The rest of breakfast was waffles and bacon. Not exactly served together however. I cooked the bacon, as I usually do, in the microwave. The frozen, whole wheat, cinnamon waffles said you should make in a toaster oven. The problem: my $29 microwave and my borrowed toaster oven and the refrigerator are now all on the same circuit in the sunroom. You can see where this is going... The refrigerator turned on while heating the waffles and bacon and – blooey! No power. We had a very gracious breakfast of separate courses: first bacon, ten minutes later, waffles. After I found the jar of maple syrup in a box behind the bar in the rec room. And after cleaning up the coffee disaster. Next weekend – Panera’s.

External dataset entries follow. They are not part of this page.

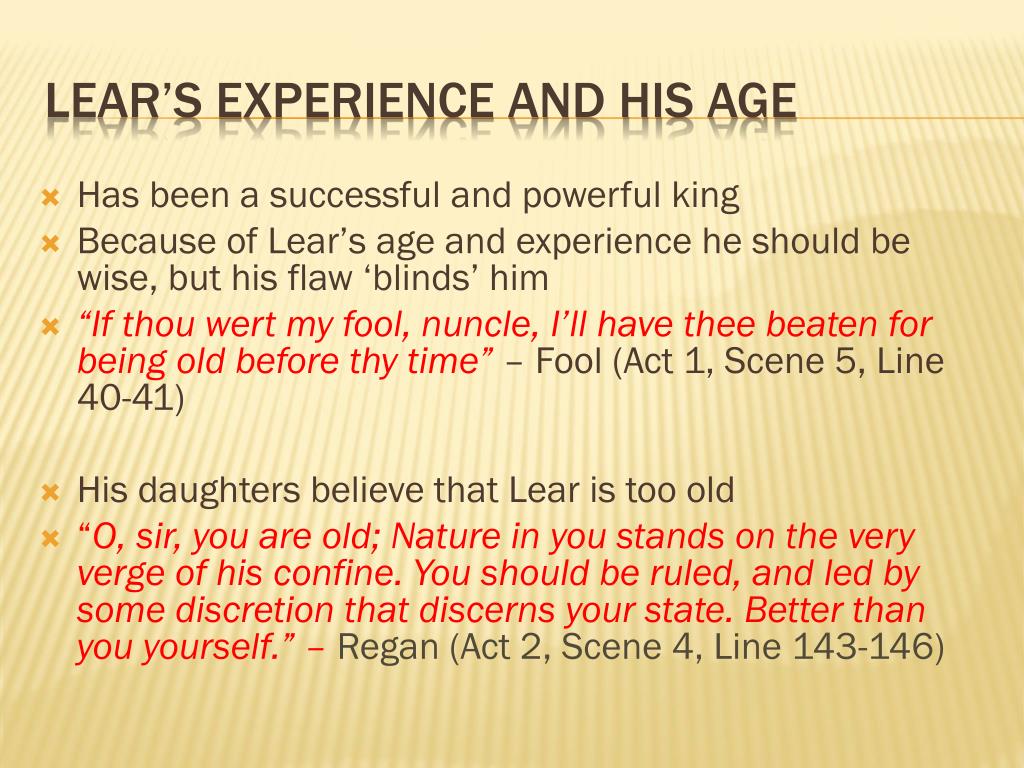 LEAR'S EXPERIENCE AND HIS AGE

Has been a successful and powerful king

Because of Lear's age and experience he should be wise, but his flaw 'blinds' him

"If thou wert my fool, nuncle, I'll have thee beaten for being old before thy time" – Fool (Act 1, Scene 5, Line 40-41)

His daughters believe that Lear is too old

"O, sir, you are old; Nature in you stands on the very verge of his confine. You should be ruled, and led by some discretion that discerns your state. Better than you yourself." – Regan (Act 2, Scene 4, Line 143-146)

But I know that what you really came to read is the restaurant review. At about 8 PM last night, we went to Applebee’s for dinner. Again we were about the only people over forty eating out at that hour. Kinda fun to be out with the hip and trendy crowd every night.

I applied the lesson I learned at Pano’s Char House: when everyone else is drinking beer, do not order wine. I ordered a huge, 16 oz bottle of Hacker Pschorr. Weiss beer with a lemon – yum. Applebee’s giant menu shows drool-enhancing pictures to tempt you to order luscious, gooey stuff, like mashed potatoes smothered in bacon and mountains of cheese. The Beef Eater Man went back true to form and ordered a bacon cheeseburger ($6.99), preceded by a bowl of onion soup. Mr. Gourmet Man declared the burger was “even better than McDonald’s” – high praise indeed. It had a charcoal grilled taste, plenty of cheese and a crisp bun. His onion soup was also good, though he affirmed it was not as good as my homemade onion soup. (The Man is not stupid.)

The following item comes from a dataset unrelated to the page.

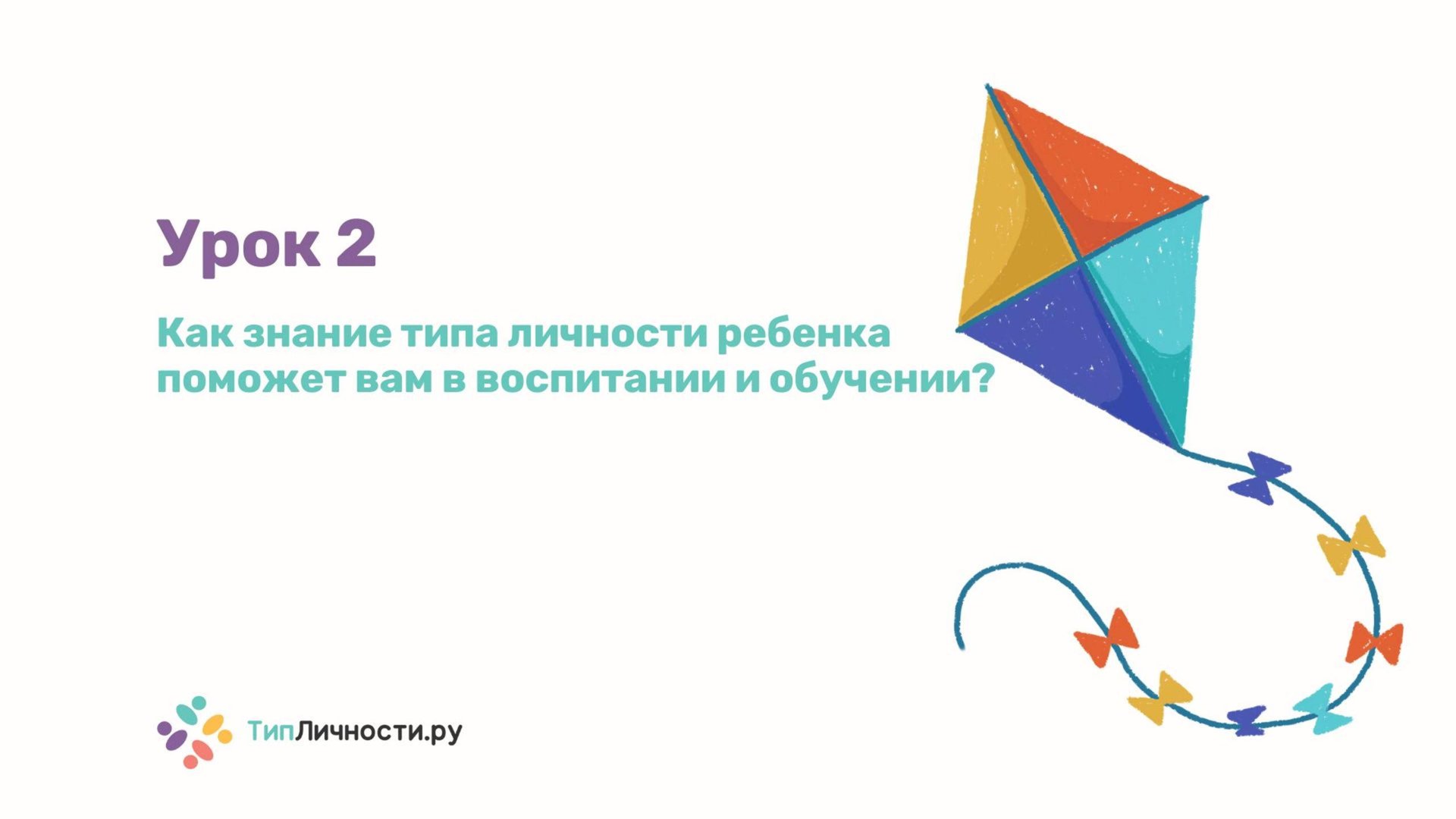 Урок 2

Как знание типа личности ребенка поможет вам в воспитании и обучении?

ТипЛичности.ру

After much agony of indecision, I ordered the Cajun lime tilapia ($8.99) and a side caesar salad. I like fish and seldom cook it at home, to avoid gagging noises from The Man Who Is Seafood Adverse. Well... What did I think “Cajun” meant? Wow! The fish was cooked to perfection (I think), but the spices rubbed on all surfaces rendered it about 500 degrees beyond my palette. I tried to scrape them off. I nibbled in the middle. I thanked the gods of malt and hops for 16 oz of cold beer. I nibbled a bite of fish, slugged down some beer, and quickly ate some of the delicious vegetables that came with the fish. I ate all the vegetables. And all the beer. I downed my caesar salad, even though it was swimming in dressing and had dry croutons, but at least the romaine lettuce was cool.

Bathroom review: close to disgusting at this busy time. The large, under-counter waste container had run over, so women were throwing their paper towels in a heap in a corner. To Applebee’s credit, when I told our waitress of the problem, someone went in quickly to clean it up.

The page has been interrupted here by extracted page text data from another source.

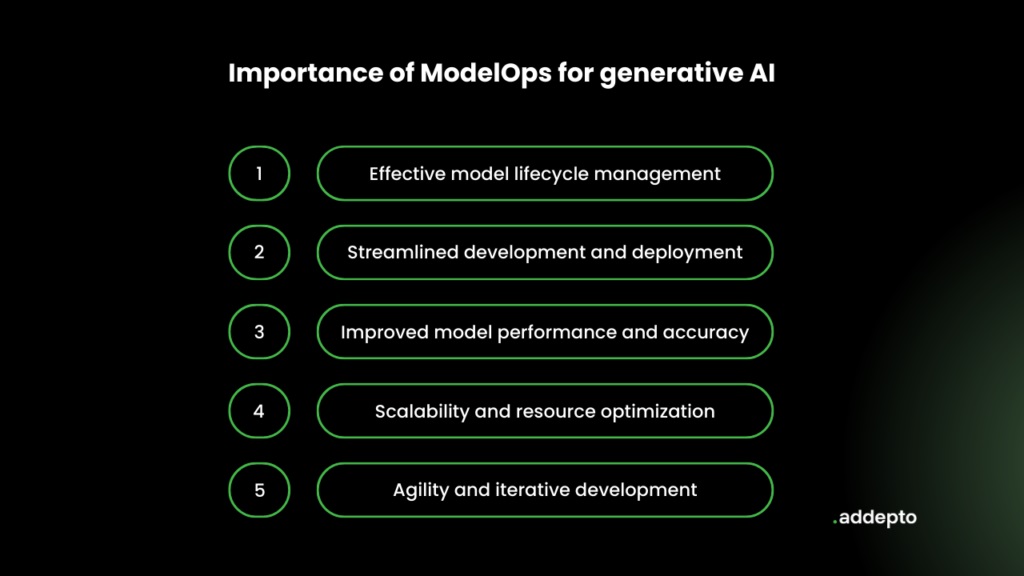 Importance of ModelOps for generative AI

1 Effective model lifecycle management

2 Streamlined development and deployment

3 Improved model performance and accuracy

4 Scalability and resource optimization

5 Agility and iterative development

.addepto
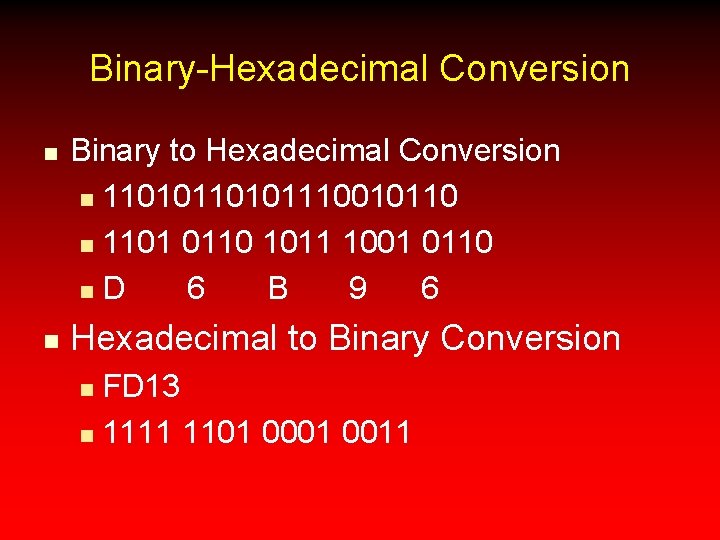 Binary-Hexadecimal Conversion

Binary to Hexadecimal Conversion

11010110101110010110

1101 0110 1011 1001 0110

D 6 B 9 6

Hexadecimal to Binary Conversion

FD13

1111 1101 0001 0011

My opinion on this issue: women wash their hands. Busy places should assign someone to empty the waste container OFTEN. A messy bathroom turns me off of the entire establishment.

With clean bathrooms, though
Kitchenless in Brookfield

1 comment:

Sandy said...

So The Man still likes your onion soup better than Applebee's. It's a shame you got rid of your French Onion Soup crocks pre-demolition? Now what will you do?